Ainsi, déduction faite de la réserve, les crédits présentés dans le projet de loi de finances pour 2024 s'élèvent à 112,6 millions d'euros, soit un total inférieur au montant effectivement distribué en 2023.
Or ce montant s'était déjà avéré insuffisant, même avec le dégel des crédits mis en réserve et l'apport de la soulte : c'est pourquoi, lors de l'examen des dossiers par la commission nationale des bourses, la CPS (voir encadré) a été portée de 2 à 7 points. Les montants des bourses attribuées ont ainsi été écrêtés par une forme de « rabot » budgétaire, d'une manière peu compréhensible pour les parents concernés.
La contribution progressive de solidarité (CPS)
Instituée en 2012, la CPS se présente comme un mécanisme ad hoc destiné à maintenir dans les limites de l'enveloppe budgétaire allouée les montants distribués à l'issue de la réunion de la commission nationale des bourses. Initialement fixée à 2 points, elle s'applique intégralement aux familles dont la quotité théorique est inférieure ou égale à 80 %, partiellement jusqu'à 99 %. Les familles dont la quotité est de 100 % sont exonérées.
Compte tenu des besoins et des crédits alloués, il est donc très probable que le taux de la CPS sera maintenu à 7 points lors de la prochaine réunion de la CNB, ce qui va directement à l'encontre de l'objectif énoncé par le Président de la République lors de son discours du 20 mars 2018 de doubler le nombre d'élèves accueilli dans le réseau AEFE à l'horizon 2030.
Alors que la soulte de l'AEFE arrive à extinction, il est important de trouver un mode de financement des bourses scolaires qui soit à la fois pérenne, lisible et compréhensible par les parents d'élèves.
Le Pass Éducation langue française :
une expérimentation dont les modalités restent à préciser
Répondant à un engagement du Président de la République, le Pass Education langue française a pour objectif de permettre aux enfants français résidant à l'étranger et scolarisés dans les systèmes nationaux de « garder un lien fort avec notre langue ». Doté d'un million d'euros, il financera des cours en ligne, avec un tuteur, pour les enfants âgés de 6 à 11 ans, soit un public potentiel de 125 000 enfants.
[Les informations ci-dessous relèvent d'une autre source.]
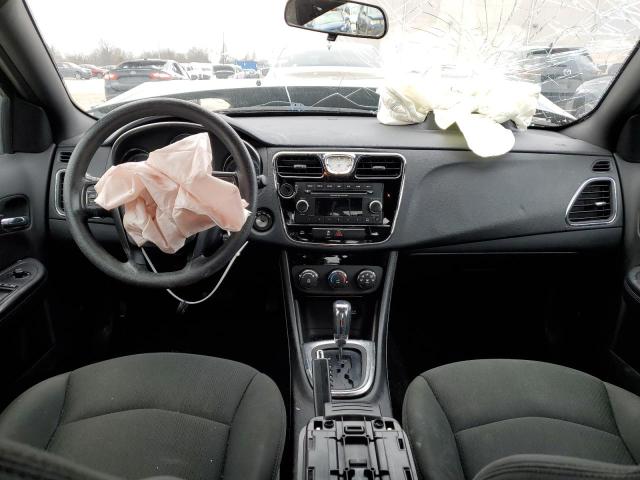 Photo 8 from auction – 2012 CHRYSLER 200 LX with VIN 1C3CCBAB6CN162758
S'il est conçu comme une outil complémentaire au FLAM (Français LAngue Maternelle), ni l'audition de la ministre de l'Europe et des Affaires étrangères par la commission, ni les auditions des rapporteurs pour avis n'ont permis d'obtenir de précisions sur ses modalités - prestataires, pays retenus pour l'expérimentation, etc.
* 1 On désigne sous ce nom les montants de bourse non distribués dont dispose l'opérateur en fin d'exercice ; ils servent notamment à alimenter l'enveloppe globale les années où les variations du taux de change sont défavorables. La soulte a été fortement abondée durant la pandémie, de nombreux élèves n'ayant finalement pas été scolarisés, puis mise à contribution au cours des exercices suivants, jusqu'à extinction en 2023.